Oddly the heart can be in failure both because it can’t pump sufficiently because it’s weak and because this important muscle can’t relax sufficiently to pump sufficiently. Patients go into cardiogenic shock because the heart is no longer meeting the demands of the body and a major heart attack that puts 40% of the heart muscle at risk is the most common cause. “So, it’s a pretty serious heart attack to get to cardiogenic shock and the need for ECMO for these patients is at the extremis end, but when patients need it, they need it quickly,” Hiner says.
The goal is to identify the cause of a patient’s heart failure, establish a treatment plan and provide prognosis during their hospitalization. The causes are a diverse list that also includes hypertension, valve disease, alcohol consumption, viral infections, chemotherapy, radiation and irregular heartbeats.
His goal is to get these patients in “remission” ideally with guideline directed therapies aimed to remodel the heart and prevent further negative consequences. He notes his cardiac colleagues have changed their language and terms of ‘remission’ instead of ‘recovered’ to emphasize patient trajectory and importance of maintenance medications.
Getting back to their lives
In his 12-hour shifts at the bedside of patients who do need ECMO, Sangley George’s eyes continuously monitor the intricate, temporary network holding about a third of the patient’s blood volume at any one moment. His eyes shift from the pump itself which functions like a lung or heart/lung; to the big plastic tubes cannulas in the neck or groin area that are sending blood to the pump, where it picks up oxygen and loses carbon dioxide before being pumped back to the heart and lungs; to the tubing connecting the patient to the pumps; and at the pressure on the blood flowing through the generator, a good indicator of how it’s working. “If we see a spike in post-pressure, for example, that tells us there might be an increase in clotting that is happening,” he says. Without adequate speed, the blood will quickly form those dangerous blood clots.

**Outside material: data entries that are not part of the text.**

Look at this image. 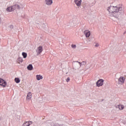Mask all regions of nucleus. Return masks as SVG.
Returning <instances> with one entry per match:
<instances>
[{
    "mask_svg": "<svg viewBox=\"0 0 126 126\" xmlns=\"http://www.w3.org/2000/svg\"><path fill=\"white\" fill-rule=\"evenodd\" d=\"M107 10L110 12V16H113L117 19H120L125 14V10L119 6H110L107 8Z\"/></svg>",
    "mask_w": 126,
    "mask_h": 126,
    "instance_id": "1",
    "label": "nucleus"
},
{
    "mask_svg": "<svg viewBox=\"0 0 126 126\" xmlns=\"http://www.w3.org/2000/svg\"><path fill=\"white\" fill-rule=\"evenodd\" d=\"M81 64H83V65H85V64H86V62H82L81 63L80 62L78 61L74 62L73 66L75 68V69H79V67L81 66Z\"/></svg>",
    "mask_w": 126,
    "mask_h": 126,
    "instance_id": "2",
    "label": "nucleus"
},
{
    "mask_svg": "<svg viewBox=\"0 0 126 126\" xmlns=\"http://www.w3.org/2000/svg\"><path fill=\"white\" fill-rule=\"evenodd\" d=\"M104 83V80L102 79H99L96 83V85L97 87H100V86H103Z\"/></svg>",
    "mask_w": 126,
    "mask_h": 126,
    "instance_id": "3",
    "label": "nucleus"
},
{
    "mask_svg": "<svg viewBox=\"0 0 126 126\" xmlns=\"http://www.w3.org/2000/svg\"><path fill=\"white\" fill-rule=\"evenodd\" d=\"M6 84V82H5L3 79L0 78V85L2 86V87H5Z\"/></svg>",
    "mask_w": 126,
    "mask_h": 126,
    "instance_id": "4",
    "label": "nucleus"
},
{
    "mask_svg": "<svg viewBox=\"0 0 126 126\" xmlns=\"http://www.w3.org/2000/svg\"><path fill=\"white\" fill-rule=\"evenodd\" d=\"M48 126H63V125L56 124L54 122H49L47 123Z\"/></svg>",
    "mask_w": 126,
    "mask_h": 126,
    "instance_id": "5",
    "label": "nucleus"
},
{
    "mask_svg": "<svg viewBox=\"0 0 126 126\" xmlns=\"http://www.w3.org/2000/svg\"><path fill=\"white\" fill-rule=\"evenodd\" d=\"M125 80H126V78L124 77H120L118 80L119 84H123L125 83Z\"/></svg>",
    "mask_w": 126,
    "mask_h": 126,
    "instance_id": "6",
    "label": "nucleus"
},
{
    "mask_svg": "<svg viewBox=\"0 0 126 126\" xmlns=\"http://www.w3.org/2000/svg\"><path fill=\"white\" fill-rule=\"evenodd\" d=\"M84 33L85 34L86 38H89L91 35V33L89 30H86L84 32Z\"/></svg>",
    "mask_w": 126,
    "mask_h": 126,
    "instance_id": "7",
    "label": "nucleus"
},
{
    "mask_svg": "<svg viewBox=\"0 0 126 126\" xmlns=\"http://www.w3.org/2000/svg\"><path fill=\"white\" fill-rule=\"evenodd\" d=\"M81 1H82V0H74V2L77 6H80L81 5Z\"/></svg>",
    "mask_w": 126,
    "mask_h": 126,
    "instance_id": "8",
    "label": "nucleus"
},
{
    "mask_svg": "<svg viewBox=\"0 0 126 126\" xmlns=\"http://www.w3.org/2000/svg\"><path fill=\"white\" fill-rule=\"evenodd\" d=\"M36 52L38 53V54H41V53L43 52V47L41 46L38 47Z\"/></svg>",
    "mask_w": 126,
    "mask_h": 126,
    "instance_id": "9",
    "label": "nucleus"
},
{
    "mask_svg": "<svg viewBox=\"0 0 126 126\" xmlns=\"http://www.w3.org/2000/svg\"><path fill=\"white\" fill-rule=\"evenodd\" d=\"M45 2L47 5H51L53 3V0H45Z\"/></svg>",
    "mask_w": 126,
    "mask_h": 126,
    "instance_id": "10",
    "label": "nucleus"
},
{
    "mask_svg": "<svg viewBox=\"0 0 126 126\" xmlns=\"http://www.w3.org/2000/svg\"><path fill=\"white\" fill-rule=\"evenodd\" d=\"M6 10L9 12H11V11H13V10H14L13 6L8 7L6 9Z\"/></svg>",
    "mask_w": 126,
    "mask_h": 126,
    "instance_id": "11",
    "label": "nucleus"
},
{
    "mask_svg": "<svg viewBox=\"0 0 126 126\" xmlns=\"http://www.w3.org/2000/svg\"><path fill=\"white\" fill-rule=\"evenodd\" d=\"M117 108H119V110H124L125 109V106L122 105V104H119L118 105L116 106Z\"/></svg>",
    "mask_w": 126,
    "mask_h": 126,
    "instance_id": "12",
    "label": "nucleus"
},
{
    "mask_svg": "<svg viewBox=\"0 0 126 126\" xmlns=\"http://www.w3.org/2000/svg\"><path fill=\"white\" fill-rule=\"evenodd\" d=\"M32 98V94L31 93H28L27 96V100H31Z\"/></svg>",
    "mask_w": 126,
    "mask_h": 126,
    "instance_id": "13",
    "label": "nucleus"
},
{
    "mask_svg": "<svg viewBox=\"0 0 126 126\" xmlns=\"http://www.w3.org/2000/svg\"><path fill=\"white\" fill-rule=\"evenodd\" d=\"M13 7L14 8V10L15 9H20L21 8L20 6L18 4H15L13 5Z\"/></svg>",
    "mask_w": 126,
    "mask_h": 126,
    "instance_id": "14",
    "label": "nucleus"
},
{
    "mask_svg": "<svg viewBox=\"0 0 126 126\" xmlns=\"http://www.w3.org/2000/svg\"><path fill=\"white\" fill-rule=\"evenodd\" d=\"M36 77L37 80H41V79H43V76L41 75H37Z\"/></svg>",
    "mask_w": 126,
    "mask_h": 126,
    "instance_id": "15",
    "label": "nucleus"
},
{
    "mask_svg": "<svg viewBox=\"0 0 126 126\" xmlns=\"http://www.w3.org/2000/svg\"><path fill=\"white\" fill-rule=\"evenodd\" d=\"M27 69H28V70H32V69H33V65H32V64H30L27 66Z\"/></svg>",
    "mask_w": 126,
    "mask_h": 126,
    "instance_id": "16",
    "label": "nucleus"
},
{
    "mask_svg": "<svg viewBox=\"0 0 126 126\" xmlns=\"http://www.w3.org/2000/svg\"><path fill=\"white\" fill-rule=\"evenodd\" d=\"M24 59H26L27 58V53L25 52H23L22 54Z\"/></svg>",
    "mask_w": 126,
    "mask_h": 126,
    "instance_id": "17",
    "label": "nucleus"
},
{
    "mask_svg": "<svg viewBox=\"0 0 126 126\" xmlns=\"http://www.w3.org/2000/svg\"><path fill=\"white\" fill-rule=\"evenodd\" d=\"M47 24H43L42 25V27L45 29V30H47Z\"/></svg>",
    "mask_w": 126,
    "mask_h": 126,
    "instance_id": "18",
    "label": "nucleus"
},
{
    "mask_svg": "<svg viewBox=\"0 0 126 126\" xmlns=\"http://www.w3.org/2000/svg\"><path fill=\"white\" fill-rule=\"evenodd\" d=\"M15 81L16 83H19V82H20V79H19V78H15Z\"/></svg>",
    "mask_w": 126,
    "mask_h": 126,
    "instance_id": "19",
    "label": "nucleus"
},
{
    "mask_svg": "<svg viewBox=\"0 0 126 126\" xmlns=\"http://www.w3.org/2000/svg\"><path fill=\"white\" fill-rule=\"evenodd\" d=\"M30 126V124H29L28 122H26L25 123H24L23 124V126Z\"/></svg>",
    "mask_w": 126,
    "mask_h": 126,
    "instance_id": "20",
    "label": "nucleus"
},
{
    "mask_svg": "<svg viewBox=\"0 0 126 126\" xmlns=\"http://www.w3.org/2000/svg\"><path fill=\"white\" fill-rule=\"evenodd\" d=\"M18 61L19 63H22V62H23V59L20 57L18 58Z\"/></svg>",
    "mask_w": 126,
    "mask_h": 126,
    "instance_id": "21",
    "label": "nucleus"
},
{
    "mask_svg": "<svg viewBox=\"0 0 126 126\" xmlns=\"http://www.w3.org/2000/svg\"><path fill=\"white\" fill-rule=\"evenodd\" d=\"M71 47L72 48V49H75L76 48V45L75 44H72Z\"/></svg>",
    "mask_w": 126,
    "mask_h": 126,
    "instance_id": "22",
    "label": "nucleus"
},
{
    "mask_svg": "<svg viewBox=\"0 0 126 126\" xmlns=\"http://www.w3.org/2000/svg\"><path fill=\"white\" fill-rule=\"evenodd\" d=\"M9 28H10V29H13V25H11L9 26Z\"/></svg>",
    "mask_w": 126,
    "mask_h": 126,
    "instance_id": "23",
    "label": "nucleus"
},
{
    "mask_svg": "<svg viewBox=\"0 0 126 126\" xmlns=\"http://www.w3.org/2000/svg\"><path fill=\"white\" fill-rule=\"evenodd\" d=\"M66 80L67 82H68V81H69V80H70V79L69 78V77H67V78Z\"/></svg>",
    "mask_w": 126,
    "mask_h": 126,
    "instance_id": "24",
    "label": "nucleus"
},
{
    "mask_svg": "<svg viewBox=\"0 0 126 126\" xmlns=\"http://www.w3.org/2000/svg\"><path fill=\"white\" fill-rule=\"evenodd\" d=\"M28 123L29 124L30 126V125H32V121H29Z\"/></svg>",
    "mask_w": 126,
    "mask_h": 126,
    "instance_id": "25",
    "label": "nucleus"
},
{
    "mask_svg": "<svg viewBox=\"0 0 126 126\" xmlns=\"http://www.w3.org/2000/svg\"><path fill=\"white\" fill-rule=\"evenodd\" d=\"M1 23V18L0 17V24Z\"/></svg>",
    "mask_w": 126,
    "mask_h": 126,
    "instance_id": "26",
    "label": "nucleus"
},
{
    "mask_svg": "<svg viewBox=\"0 0 126 126\" xmlns=\"http://www.w3.org/2000/svg\"><path fill=\"white\" fill-rule=\"evenodd\" d=\"M95 47H99V44H96L95 45Z\"/></svg>",
    "mask_w": 126,
    "mask_h": 126,
    "instance_id": "27",
    "label": "nucleus"
},
{
    "mask_svg": "<svg viewBox=\"0 0 126 126\" xmlns=\"http://www.w3.org/2000/svg\"><path fill=\"white\" fill-rule=\"evenodd\" d=\"M126 32H124V34H126Z\"/></svg>",
    "mask_w": 126,
    "mask_h": 126,
    "instance_id": "28",
    "label": "nucleus"
}]
</instances>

It was both the intensity and potential of ECMO that made George raise his hand to join the adult ECMO team. He’d only been a respiratory therapist for a few years, but was ready for more, ready to be one on one with patients like Craig who needed super-critical care. “I think of it as therapy that is buying time for the patient,” he says. “Can we buy them a little bit more time to where we can allow the lungs to heal, we can allow the heart to kind of heal up.”
The ECMO team bought Craig more than a little time. Thirty days were the longest George had seen a patient on ECMO before Craig. And after 30 days, it usually didn’t go well.
George would see Lisa most days of the extraordinarily long journey. Lisa says he and his ECMO specialist colleagues quickly became like her best friends. The Churchills, in turn, helped define hope for George in these also extraordinary times.
“You just kind of gravitated toward the hope that they had.”